I have this as well and I'm on the newest radio it seems to be more on bluetooth for me though. My best guess is this happens to me when it switches from 3g to 4g although I don't know why that would matter since that is data only.


----------



## Bigfootjumpsuit (Jun 11, 2011)

Huh. Well I am within my two weeks however I don't want to return it just to get another one with the same problem. If its a software problem it will more than likely get fixed.

Sent from my Galaxy Nexus using Tapatalk


----------



## cubsfan187 (Jul 17, 2011)

I get the same thing once in a while as well. It's not on a regular basis though. And it only seems to do it once (for me anyway) during that particular call. It's random so I never thought much about it. It's done it on 3 diff 4.0.3 roms.


----------



## irvine32 (Jul 14, 2011)

Bigfootjumpsuit said:


> Huh. Well I am within my two weeks however I don't want to return it just to get another one with the same problem. If its a software problem it will more than likely get fixed.
> 
> Sent from my Galaxy Nexus using Tapatalk


Sorry bud I wasn't clear on this what I was saying was when I hear the screeching I turn on the screen while in call just to see what's happening on my phone and it seems this only happens when it's in transition from 3g to 4g or vice versa.


----------



## SySerror (Jan 5, 2012)

Happens to me as well. Regardless of ROM. Newest Radio


----------



## Bigfootjumpsuit (Jun 11, 2011)

Well I'm glad this is happening to other people haha sorry guys. I like not being the only one. My only concern is whether its a software or hardware problem. If its software it'll get fixed eventually if its hardware, then maybe I should replace it.

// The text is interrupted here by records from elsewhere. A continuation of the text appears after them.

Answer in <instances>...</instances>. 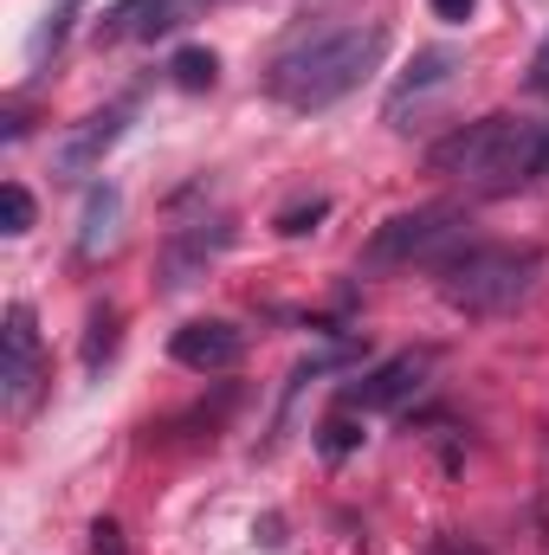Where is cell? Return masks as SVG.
Returning <instances> with one entry per match:
<instances>
[{
    "label": "cell",
    "mask_w": 549,
    "mask_h": 555,
    "mask_svg": "<svg viewBox=\"0 0 549 555\" xmlns=\"http://www.w3.org/2000/svg\"><path fill=\"white\" fill-rule=\"evenodd\" d=\"M426 168L446 181H465L478 194H518L549 181V124H518V117H478L459 124L452 137L426 149Z\"/></svg>",
    "instance_id": "obj_1"
},
{
    "label": "cell",
    "mask_w": 549,
    "mask_h": 555,
    "mask_svg": "<svg viewBox=\"0 0 549 555\" xmlns=\"http://www.w3.org/2000/svg\"><path fill=\"white\" fill-rule=\"evenodd\" d=\"M388 52V26H330L297 39L291 52H278L266 65V91L291 111H330L336 98H349Z\"/></svg>",
    "instance_id": "obj_2"
},
{
    "label": "cell",
    "mask_w": 549,
    "mask_h": 555,
    "mask_svg": "<svg viewBox=\"0 0 549 555\" xmlns=\"http://www.w3.org/2000/svg\"><path fill=\"white\" fill-rule=\"evenodd\" d=\"M439 278V297L452 304V310H465V317H505V310H518L531 291H537V278H544V253L537 246H459L452 259H439L433 266Z\"/></svg>",
    "instance_id": "obj_3"
},
{
    "label": "cell",
    "mask_w": 549,
    "mask_h": 555,
    "mask_svg": "<svg viewBox=\"0 0 549 555\" xmlns=\"http://www.w3.org/2000/svg\"><path fill=\"white\" fill-rule=\"evenodd\" d=\"M465 207H413V214H395V220H382L375 233H369V246H362V266L369 272H408V266H439V259H452L459 246H472L465 240Z\"/></svg>",
    "instance_id": "obj_4"
},
{
    "label": "cell",
    "mask_w": 549,
    "mask_h": 555,
    "mask_svg": "<svg viewBox=\"0 0 549 555\" xmlns=\"http://www.w3.org/2000/svg\"><path fill=\"white\" fill-rule=\"evenodd\" d=\"M39 382V323L26 304H7V330H0V401L7 408H26Z\"/></svg>",
    "instance_id": "obj_5"
},
{
    "label": "cell",
    "mask_w": 549,
    "mask_h": 555,
    "mask_svg": "<svg viewBox=\"0 0 549 555\" xmlns=\"http://www.w3.org/2000/svg\"><path fill=\"white\" fill-rule=\"evenodd\" d=\"M227 246H233V220H194V227H175V233H168V253H162V284H168V291L194 284V278L207 272Z\"/></svg>",
    "instance_id": "obj_6"
},
{
    "label": "cell",
    "mask_w": 549,
    "mask_h": 555,
    "mask_svg": "<svg viewBox=\"0 0 549 555\" xmlns=\"http://www.w3.org/2000/svg\"><path fill=\"white\" fill-rule=\"evenodd\" d=\"M420 382H426V356H395V362L369 369L362 382H349L343 388V408L349 414H388V408H401V401L420 395Z\"/></svg>",
    "instance_id": "obj_7"
},
{
    "label": "cell",
    "mask_w": 549,
    "mask_h": 555,
    "mask_svg": "<svg viewBox=\"0 0 549 555\" xmlns=\"http://www.w3.org/2000/svg\"><path fill=\"white\" fill-rule=\"evenodd\" d=\"M168 349H175L181 369H194V375H220V369H233V362L246 356V336H240L233 323L207 317V323H181Z\"/></svg>",
    "instance_id": "obj_8"
},
{
    "label": "cell",
    "mask_w": 549,
    "mask_h": 555,
    "mask_svg": "<svg viewBox=\"0 0 549 555\" xmlns=\"http://www.w3.org/2000/svg\"><path fill=\"white\" fill-rule=\"evenodd\" d=\"M207 0H117L104 13V39H168L181 33Z\"/></svg>",
    "instance_id": "obj_9"
},
{
    "label": "cell",
    "mask_w": 549,
    "mask_h": 555,
    "mask_svg": "<svg viewBox=\"0 0 549 555\" xmlns=\"http://www.w3.org/2000/svg\"><path fill=\"white\" fill-rule=\"evenodd\" d=\"M124 124H130V111H98V117H85L72 137L59 142V155H52V162H59V175H65V181H85V175L104 162V149L124 137Z\"/></svg>",
    "instance_id": "obj_10"
},
{
    "label": "cell",
    "mask_w": 549,
    "mask_h": 555,
    "mask_svg": "<svg viewBox=\"0 0 549 555\" xmlns=\"http://www.w3.org/2000/svg\"><path fill=\"white\" fill-rule=\"evenodd\" d=\"M452 72H459V52H446V46H433V52H420V59H413V78H401V85H395V98H388V117L401 124V117H408V104H413V98H426V91H439V85H446Z\"/></svg>",
    "instance_id": "obj_11"
},
{
    "label": "cell",
    "mask_w": 549,
    "mask_h": 555,
    "mask_svg": "<svg viewBox=\"0 0 549 555\" xmlns=\"http://www.w3.org/2000/svg\"><path fill=\"white\" fill-rule=\"evenodd\" d=\"M117 214H124L117 188H91V201H85V233H78V253H104V246L117 240Z\"/></svg>",
    "instance_id": "obj_12"
},
{
    "label": "cell",
    "mask_w": 549,
    "mask_h": 555,
    "mask_svg": "<svg viewBox=\"0 0 549 555\" xmlns=\"http://www.w3.org/2000/svg\"><path fill=\"white\" fill-rule=\"evenodd\" d=\"M168 78H175L181 91H214V85H220V59H214L207 46H188V52L168 59Z\"/></svg>",
    "instance_id": "obj_13"
},
{
    "label": "cell",
    "mask_w": 549,
    "mask_h": 555,
    "mask_svg": "<svg viewBox=\"0 0 549 555\" xmlns=\"http://www.w3.org/2000/svg\"><path fill=\"white\" fill-rule=\"evenodd\" d=\"M0 207H7V227H0V233H13V240H20V233L33 227V194H26L20 181H7V188H0Z\"/></svg>",
    "instance_id": "obj_14"
},
{
    "label": "cell",
    "mask_w": 549,
    "mask_h": 555,
    "mask_svg": "<svg viewBox=\"0 0 549 555\" xmlns=\"http://www.w3.org/2000/svg\"><path fill=\"white\" fill-rule=\"evenodd\" d=\"M111 349H117V317L104 310V317H91V343H85V362L98 369V362H104Z\"/></svg>",
    "instance_id": "obj_15"
},
{
    "label": "cell",
    "mask_w": 549,
    "mask_h": 555,
    "mask_svg": "<svg viewBox=\"0 0 549 555\" xmlns=\"http://www.w3.org/2000/svg\"><path fill=\"white\" fill-rule=\"evenodd\" d=\"M91 555H130V550H124V530H117L111 517H98V524H91Z\"/></svg>",
    "instance_id": "obj_16"
},
{
    "label": "cell",
    "mask_w": 549,
    "mask_h": 555,
    "mask_svg": "<svg viewBox=\"0 0 549 555\" xmlns=\"http://www.w3.org/2000/svg\"><path fill=\"white\" fill-rule=\"evenodd\" d=\"M356 439H362V433H356V426H349L343 414H330V420H323V452H349Z\"/></svg>",
    "instance_id": "obj_17"
},
{
    "label": "cell",
    "mask_w": 549,
    "mask_h": 555,
    "mask_svg": "<svg viewBox=\"0 0 549 555\" xmlns=\"http://www.w3.org/2000/svg\"><path fill=\"white\" fill-rule=\"evenodd\" d=\"M524 91L549 98V33H544V46H537V59H531V72H524Z\"/></svg>",
    "instance_id": "obj_18"
},
{
    "label": "cell",
    "mask_w": 549,
    "mask_h": 555,
    "mask_svg": "<svg viewBox=\"0 0 549 555\" xmlns=\"http://www.w3.org/2000/svg\"><path fill=\"white\" fill-rule=\"evenodd\" d=\"M330 214V201H310V207H291V214H278V233H304V220H323Z\"/></svg>",
    "instance_id": "obj_19"
},
{
    "label": "cell",
    "mask_w": 549,
    "mask_h": 555,
    "mask_svg": "<svg viewBox=\"0 0 549 555\" xmlns=\"http://www.w3.org/2000/svg\"><path fill=\"white\" fill-rule=\"evenodd\" d=\"M426 7H433L439 20H452V26H459V20H472V7H478V0H426Z\"/></svg>",
    "instance_id": "obj_20"
}]
</instances>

Sent from my Galaxy Nexus using Tapatalk


----------



## Bigfootjumpsuit (Jun 11, 2011)

Sorry for the double post but next time it happens to me I'm gonna check on the whole 3g 4g theory.

Sent from my Galaxy Nexus using Tapatalk


----------



## RVK87 (Nov 13, 2011)

I've had my GNex for about 2 weeks now and today (just few minutes ago) this screeching sound happened.
Reading Irvine32's post I realized that was it. At the moment this happened I JUST reached a location where I switched to 4g (don't have 4g at my house).
It happened while I was speaking to someone on the phone. After the screeching sound I ended the call and any other calls for the next 10 minutes did the same thing from the start of the call (could not hear anyone). I thought the phone was broken but 10 minutes after the first incident, I can place calls and receive them normally.


----------